ERROR - CsvParser.saveAll(205) |2019-03-07 10:36:53,069| An OpenMRS object could not be constructed or saved from the following CSV line: [null]                         
java.lang.ArrayIndexOutOfBoundsException: 1                                                                                    
        at org.openmrs.module.initializer.api.BaseLineProcessor.getVoidOrRetire(BaseLineProcessor.java:91)          
        at org.openmrs.module.initializer.api.BaseLineProcessor.getVoidOrRetire(BaseLineProcessor.java:99)
        at org.openmrs.module.initializer.api.obs.ObsLineProcessor.bootstrap(ObsLineProcessor.java:59)              
        at org.openmrs.module.initializer.api.obs.ObsLineProcessor.bootstrap(ObsLineProcessor.java:25)                          
        at org.openmrs.module.initializer.api.CsvParser.createInstance(CsvParser.java:90)                           
        at org.openmrs.module.initializer.api.CsvParser.saveAll(CsvParser.java:186)                                             
        at org.openmrs.module.initializer.api.ConfigDirUtil.loadCsvFiles(ConfigDirUtil.java:428)                    
        at org.openmrs.module.initializer.api.impl.InitializerServiceImpl.loadObservations(InitializerServiceImpl.java:216)
...
ERROR - CsvParser.saveAll(205) |2019-03-07 10:36:53,068| An OpenMRS object could not be constructed or saved from the following CSV line: [lines,FALSE]                                                                    
java.lang.IllegalArgumentException: 'lines' did not pass the soft check for being a valid OpenMRS UUID.                                                                                                              
        at org.openmrs.module.initializer.api.BaseLineProcessor.getUuid(BaseLineProcessor.java:75)         
...

Unfortunately and bizarrely, I haven’t been able to reproduce this in a unit test. When I add newlines to a quoted field in a test CSV, I get no such error; the field parses as it should. This is true whether I add carriage returns or not.

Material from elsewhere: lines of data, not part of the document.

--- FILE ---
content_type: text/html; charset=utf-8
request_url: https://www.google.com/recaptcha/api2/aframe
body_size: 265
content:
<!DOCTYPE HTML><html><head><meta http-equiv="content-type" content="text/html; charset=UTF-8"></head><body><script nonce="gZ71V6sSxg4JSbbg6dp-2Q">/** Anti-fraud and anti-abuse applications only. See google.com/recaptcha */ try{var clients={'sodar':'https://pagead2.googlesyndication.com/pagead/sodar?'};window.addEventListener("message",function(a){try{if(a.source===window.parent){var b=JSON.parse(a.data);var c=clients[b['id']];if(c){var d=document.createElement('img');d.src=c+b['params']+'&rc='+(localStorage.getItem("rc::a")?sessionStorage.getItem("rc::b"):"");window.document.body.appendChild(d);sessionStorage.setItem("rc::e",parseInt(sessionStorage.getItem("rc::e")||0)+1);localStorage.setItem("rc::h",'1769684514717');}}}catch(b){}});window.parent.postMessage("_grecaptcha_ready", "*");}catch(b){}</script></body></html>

@mksd @mksrom I’m going to continue investigating, but do either of you have any intuitions about what might be going on?

Thanks!

Note that I first ran into this error (and was unable to reproduce it) on 6f5032b, prior to the OpenCSV upgrade to 4.5. I had hoped that the upgrade would fix exactly this problem.

Isn’t the carriage return ^M? That’s the DOS one right? The weirdest thing is the discrepancy between runtime and tests. Is it really for the same CSV file??

I’m actually surprised it works at all. I would ensure that they get Unix’d before being fed to OpenCSV, ie turned into \n. If that’s an option of course.

Alternatively I’d try to narrow it down to a clear cut bug in OpenCSV (outside of Iniz.)

Yeah, I piped a line of the real data onto the test file and got the same result (test passed, no problem).

When I started debugging Iniz in runtime IntelliJ informed me that the source code and bytecode disagree. A different version of Iniz is running in runtime vs in the tests. I’m still wrestling with Maven to get it to point my distro at the correct Iniz package.

You should validate that your test works with Maven, that’s your source of truth. I don’t know what the test class name is but would it be ‘FooTest’ you’d do:

mvn test -Dtest=FooTest -pl api/

Keep me posted. The key point is to figure out whether the bug is in OpenCSV or in Iniz.

Running that command, the test passes.

Ok so you do have a case where the same code is fine within tests but bumps into an issue at runtime…

Could you narrow it down to a bug in OpenCSV?

I got it straightened out. OpenCSV by default doesn’t parse CSVs according to spec – it treats backslash as an escape character. At some point some doctor ended a consult note with a backslash, which the CSV writer, per spec, wrote un-escaped, but which CSVReader read as escaping the field-closing double-quote.

I’ve updated Iniz to use the correctly functioning parser, RFC4180Parser.